Men Can Experience Abuse

Yes, it is true that men can experience abuse. This can happen in many different types of relationships. The good news is help is available. Before you can understand abuse, you need to know what it is and how to recognize it when it occurs.

What Is Abuse?

Abuse is defined as one person treating another person cruelly or in a violent manner. An abuser is someone who willingly causes pain or suffering to another person. Abuse takes on many different forms including: verbal, mental, physical, emotional abuse, and financial.

Domestic Violence

Domestic violence occurs more often than people would like to think. In the United States, every 20 minutes, someone is being abused by their partner. In Canada, in 2014, over 760,000 people reported being abused by their spouse or significant other. When you hear the words “domestic violence”, you often think of a woman being the victim, but men are also victims of domestic violence.

Domestic violence includes, but is not limited to, punching, kicking, slapping, yelling, calling names, insults, or other forms of maltreatment. Other forms of domestic violence also include:

  • Verbally abusing you (belittle and humiliate you in front of people)
  • Be possessive and jealous
  • Hide medications
  • Try to control how you spend your money
  • Publicly make false allegations about you
  • Threaten to harm something of value to you (pets, children, etc.)
  • Harassing you

Why Don’t Men Leave the Abuse Behind?

Leaving an abusive relationship is often easier said than done. You may not leave an abusive relationship due to religious reasons, feeling ashamed, wanting to protect your children, or lack of resources. If your spouse is the breadwinner, you may not have enough funds to support yourself. Sometimes you may be in denial. Admitting you’re in an abusive relationship can be difficult. Once you admit the truth of the situation, it becomes your reality, and that’s when the facts hit home.

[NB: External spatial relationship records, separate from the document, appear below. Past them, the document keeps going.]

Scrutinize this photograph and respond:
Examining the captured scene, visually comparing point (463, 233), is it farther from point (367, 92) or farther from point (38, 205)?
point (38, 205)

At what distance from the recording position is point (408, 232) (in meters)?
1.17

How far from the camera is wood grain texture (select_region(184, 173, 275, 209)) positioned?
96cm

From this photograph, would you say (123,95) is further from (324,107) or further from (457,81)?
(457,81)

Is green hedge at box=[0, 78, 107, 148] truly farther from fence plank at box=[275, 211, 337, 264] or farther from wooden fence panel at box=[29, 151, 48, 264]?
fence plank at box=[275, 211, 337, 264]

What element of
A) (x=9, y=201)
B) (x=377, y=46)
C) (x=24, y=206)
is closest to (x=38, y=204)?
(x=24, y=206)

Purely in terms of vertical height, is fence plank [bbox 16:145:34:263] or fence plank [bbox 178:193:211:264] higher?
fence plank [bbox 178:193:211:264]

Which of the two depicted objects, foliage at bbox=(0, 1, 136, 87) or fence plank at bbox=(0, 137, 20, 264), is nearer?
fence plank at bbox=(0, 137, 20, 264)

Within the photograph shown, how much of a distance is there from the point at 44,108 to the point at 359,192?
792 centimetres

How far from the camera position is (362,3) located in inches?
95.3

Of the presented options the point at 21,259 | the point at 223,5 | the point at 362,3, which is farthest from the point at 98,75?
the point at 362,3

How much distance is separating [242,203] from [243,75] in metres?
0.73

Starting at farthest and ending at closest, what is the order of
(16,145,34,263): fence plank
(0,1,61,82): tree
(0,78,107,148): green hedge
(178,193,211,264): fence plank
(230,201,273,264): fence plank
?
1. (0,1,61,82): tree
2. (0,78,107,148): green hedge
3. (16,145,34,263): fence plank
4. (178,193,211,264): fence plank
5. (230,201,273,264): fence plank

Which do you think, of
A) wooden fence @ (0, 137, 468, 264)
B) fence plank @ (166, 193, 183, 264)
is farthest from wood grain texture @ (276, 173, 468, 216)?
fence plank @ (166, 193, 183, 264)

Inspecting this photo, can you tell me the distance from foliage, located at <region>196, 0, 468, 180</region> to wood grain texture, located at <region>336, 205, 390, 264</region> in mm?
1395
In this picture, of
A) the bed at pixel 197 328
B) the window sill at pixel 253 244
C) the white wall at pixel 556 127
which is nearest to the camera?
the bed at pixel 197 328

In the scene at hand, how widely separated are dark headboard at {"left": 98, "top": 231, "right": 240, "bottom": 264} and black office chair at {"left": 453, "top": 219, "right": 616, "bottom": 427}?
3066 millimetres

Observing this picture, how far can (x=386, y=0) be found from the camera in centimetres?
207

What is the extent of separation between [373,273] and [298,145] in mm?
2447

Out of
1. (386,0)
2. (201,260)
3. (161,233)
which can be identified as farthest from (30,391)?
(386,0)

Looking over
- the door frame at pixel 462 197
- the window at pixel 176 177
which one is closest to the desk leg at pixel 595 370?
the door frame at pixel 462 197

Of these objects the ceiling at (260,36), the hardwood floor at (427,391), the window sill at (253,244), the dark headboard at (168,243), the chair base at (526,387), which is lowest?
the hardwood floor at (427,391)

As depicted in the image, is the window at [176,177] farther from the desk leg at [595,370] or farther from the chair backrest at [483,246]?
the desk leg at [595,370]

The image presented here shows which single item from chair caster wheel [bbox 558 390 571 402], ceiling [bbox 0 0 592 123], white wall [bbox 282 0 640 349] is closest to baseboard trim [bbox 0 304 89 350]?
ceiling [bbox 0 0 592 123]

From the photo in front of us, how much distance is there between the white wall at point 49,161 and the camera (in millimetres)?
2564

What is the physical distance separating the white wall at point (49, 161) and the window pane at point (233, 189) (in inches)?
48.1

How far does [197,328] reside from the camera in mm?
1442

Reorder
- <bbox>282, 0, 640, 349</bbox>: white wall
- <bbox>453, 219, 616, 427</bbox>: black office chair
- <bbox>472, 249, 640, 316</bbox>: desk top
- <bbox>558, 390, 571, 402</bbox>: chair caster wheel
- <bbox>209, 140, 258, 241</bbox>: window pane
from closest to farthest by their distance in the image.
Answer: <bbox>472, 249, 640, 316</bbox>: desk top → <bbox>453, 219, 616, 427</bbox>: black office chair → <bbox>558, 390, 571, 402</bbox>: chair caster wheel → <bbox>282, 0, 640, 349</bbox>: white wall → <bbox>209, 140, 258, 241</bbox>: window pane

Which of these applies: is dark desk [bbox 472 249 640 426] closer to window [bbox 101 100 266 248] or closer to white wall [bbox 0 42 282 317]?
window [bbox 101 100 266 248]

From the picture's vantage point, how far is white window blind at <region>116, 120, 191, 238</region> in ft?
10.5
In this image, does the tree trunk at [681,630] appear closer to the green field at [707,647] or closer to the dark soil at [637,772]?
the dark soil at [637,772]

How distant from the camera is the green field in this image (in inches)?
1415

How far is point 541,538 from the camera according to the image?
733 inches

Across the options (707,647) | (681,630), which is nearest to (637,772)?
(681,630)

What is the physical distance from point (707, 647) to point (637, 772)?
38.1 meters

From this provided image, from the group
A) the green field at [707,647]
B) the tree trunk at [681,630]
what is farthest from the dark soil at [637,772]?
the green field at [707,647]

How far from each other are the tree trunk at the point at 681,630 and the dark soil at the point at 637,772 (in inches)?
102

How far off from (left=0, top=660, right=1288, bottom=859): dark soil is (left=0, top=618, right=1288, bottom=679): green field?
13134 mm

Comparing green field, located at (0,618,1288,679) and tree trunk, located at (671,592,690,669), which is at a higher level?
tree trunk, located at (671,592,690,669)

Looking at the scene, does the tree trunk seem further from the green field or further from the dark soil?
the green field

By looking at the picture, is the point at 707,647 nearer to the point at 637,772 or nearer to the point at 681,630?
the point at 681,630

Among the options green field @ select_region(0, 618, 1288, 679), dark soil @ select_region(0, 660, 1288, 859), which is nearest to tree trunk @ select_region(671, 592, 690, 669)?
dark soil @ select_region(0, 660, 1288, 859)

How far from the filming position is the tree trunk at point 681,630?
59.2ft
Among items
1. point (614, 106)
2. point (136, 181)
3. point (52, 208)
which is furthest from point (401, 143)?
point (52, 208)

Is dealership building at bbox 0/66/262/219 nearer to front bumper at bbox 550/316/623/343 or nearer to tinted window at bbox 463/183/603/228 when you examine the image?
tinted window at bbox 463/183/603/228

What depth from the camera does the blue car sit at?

Know How to Protect Yourself

The first step in protecting yourself is to leave the situation. Removing yourself from the situation can alleviate some of the stress you feel. Stay somewhere safe such as the home of someone you trust. It is important that you do not fight fire with fire, meaning, don’t retaliate. Your spouse may try everything in their power to provoke you to hit them or harm them. Retaliating puts you in the hot seat of being arrested and removed from your home due to your violent acts. The law is not interested in who started the violence. Get as much evidence as possible of the abuse; record phone conversations, save text messages, and take pictures of physical abuse.

Moving on From An Abusive Relationship

Your relatives and friends can be your support group and help you through this rough patch in your life. Counselling can also help you move past the relationship and begin a new chapter in your life. You may have a lot of emotions built up and things you need to talk about. Counselling with the right therapist can help you face your fears, move past them, and look forward to your future.